Luta feminista no atacado e no varejo
Não podemos homenagear criminoso! Pela mudança imediata do nome da Rua Samuel Klein, em São Caetano do Sul.
A sede da primeira Casas Bahia, em São Caetano do Sul, no ABC Paulista, é como um atalho para quem usa as linhas do trem e o sistema de ônibus com a ideia de desembarcar na área comercial do centro da cidade. É por dentro da loja que as pessoas cortam caminho e desembocam na Rua Samuel Klein, via que leva o nome do fundador da rede Casas Bahia. A homenagem foi iniciativa do prefeito José Auricchio Junior, que, em 2018, apresentou à Câmara Municipal de São Caetano do Sul um projeto de lei para alterar a designação de um trecho da Rua João Pessoa e, assim, prestar honras ao judeu polonês que fugiu dos nazistas durante a Segunda Guerra Mundial e se instalou no Brasil.
Em quatro páginas, a justificativa do projeto de lei enaltece as qualidades de Samuel Klein como homem empreendedor e que, com muito trabalho e persistência, criou um império varejista voltado ao consumidor mais popular. O nome da rede fundada em 1952 é, inclusive, uma homenagem aos principais clientes de Klein quando ainda era um mascate que vendia de porta em porta cobertores e roupas de cama: os nordestinos que chegavam à Grande São Paulo em busca de emprego nas montadoras de carros multinacionais, recém-autorizadas por Juscelino Kubitschek a operarem no país.

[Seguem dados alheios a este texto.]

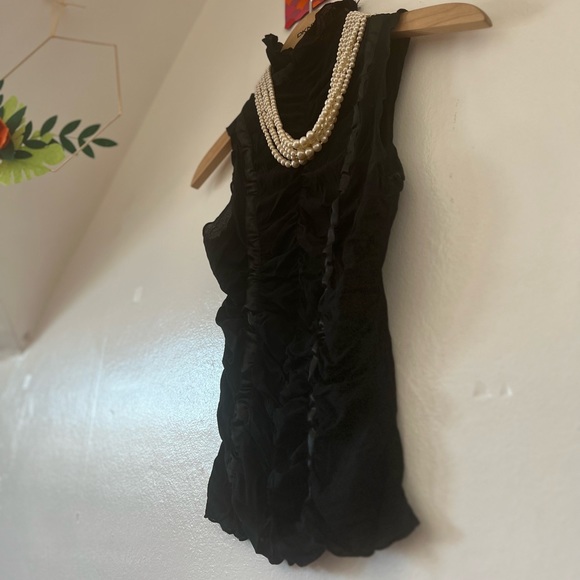 VTG sheer S mesh ruched with satin ribbon high neck clubbing dancing date night - Picture 10 of 12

Mas as mais honrosas biografias sempre estão vulneráveis aos segredos dos biografados, e a de Samuel Klein, morto em 2014, enlameou-se quando veio à tona um esquema de aliciamento de crianças e adolescentes para exploração sexual em que o próprio empresário e seu filho Saul Klein são os protagonistas. O corredor da sede da Casas Bahia não levava somente famílias pobres aos seus sonhos de consumo, mas também à armadilha criminosa que os Klein mantinham dentro da rede varejista. As iscas para atrair as vítimas eram produtos da loja. O pagamento viria em forma de exploração sexual, estupros e violência.
O escândalo, cuja investigação já rendeu a Saul Klein mais de 30 acusações de estupro e aliciamento, motivou a luta das covereadoras do mandato coletivo Mulheres por Mais Direitos, que colocou o PSOL pela primeira vez pelo voto no cenário da Câmara Municipal de São Caetano. Bruna Biondi, Fernanda Gomes e Paula Aviles encabeçam uma mobilização para que a Rua Samuel Klein não tenha mais essa denominação, assim como o Centro de Especialidades Médicas Samuel Klein. Mantê-los assim seria uma afronta às vítimas e suas famílias.
– Nossa proposta é que a rua passe a se chamar 8 de Março, uma referência ao Dia Internacional da Mulher. Se não for, que volte a ser João Pessoa, mas o que não dá é homenagear um criminoso – diz Bruna.
Frente aos depoimentos das vítimas e até da confirmações de alguns relatos pelos próprios acusados, esperava-se que o rebatismo da rua e do centro médico fosse pacífico na cidade. Não é bem assim. Quem se opõe à mudança justifica que a medida poderia espantar a empresa e causar desemprego, o que não parece estar vislumbrado pela Via Varejo, dona da rede Casas Bahia que há pouco também se rebatizou. Agora, chama-se somente Via. Representantes da companhia chegaram a acompanhar um pequeno protesto organizado pelas vereadoras em frente à sede da Casas Bahia e demonstraram respeito ao movimento. O mandato coletivo do PSOL também criou um abaixo-assinado* para que o nome de Samuel Klein suma das fachadas de São Caetano do Sul. E isso passa pela sensibilização do prefeito, já que nomes de logradouros e áreas públicas dependem de projetos do Executivo. A iniciativa já tem mais de 3 mil assinaturas, e o mandato coletivo está empenhado em coletar muitas outras mais.
A luta levada adiante pelas vereadoras não tem apenas um sentido simbólico. Espera-se que o simbólico seja capaz de contribuir para que o machismo não se perpetue, tampouco a violência e a impunidade. Quando a luta das mulheres em todo mundo pulsa cada vez mais forte, São Caetano do Sul não poderia desviar de crimes tão claramente demonstrados. As combativas vereadoras Bruna, Fernanda e Paula não permitirão isso.